Scraped caption text data
◇ ◇ ◇ ◇ ◇

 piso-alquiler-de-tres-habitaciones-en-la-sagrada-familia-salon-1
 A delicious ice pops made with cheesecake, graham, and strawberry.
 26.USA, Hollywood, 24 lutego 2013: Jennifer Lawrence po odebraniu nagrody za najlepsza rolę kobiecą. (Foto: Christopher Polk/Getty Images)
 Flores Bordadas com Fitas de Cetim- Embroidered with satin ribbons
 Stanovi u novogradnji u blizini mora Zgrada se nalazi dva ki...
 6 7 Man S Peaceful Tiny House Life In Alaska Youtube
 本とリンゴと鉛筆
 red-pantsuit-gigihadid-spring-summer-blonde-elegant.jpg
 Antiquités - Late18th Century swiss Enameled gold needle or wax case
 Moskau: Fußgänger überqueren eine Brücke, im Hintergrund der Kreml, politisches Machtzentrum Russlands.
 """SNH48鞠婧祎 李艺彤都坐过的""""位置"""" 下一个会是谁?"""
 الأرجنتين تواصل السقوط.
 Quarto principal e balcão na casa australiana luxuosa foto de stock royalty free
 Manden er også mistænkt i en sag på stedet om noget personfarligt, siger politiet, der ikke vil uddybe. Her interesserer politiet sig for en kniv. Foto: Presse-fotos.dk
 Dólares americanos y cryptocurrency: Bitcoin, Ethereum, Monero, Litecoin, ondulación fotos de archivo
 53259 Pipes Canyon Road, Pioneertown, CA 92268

◇ ◇ ◇ ◇ ◇

◆ **TASK REQUIREMENTS**: Only lines containing the string "with" are needed. Pull each of them out of the records above.

◆ **ANSWER SPACE**:
 A delicious ice pops made with cheesecake, graham, and strawberry.
 Flores Bordadas com Fitas de Cetim- Embroidered with satin ribbons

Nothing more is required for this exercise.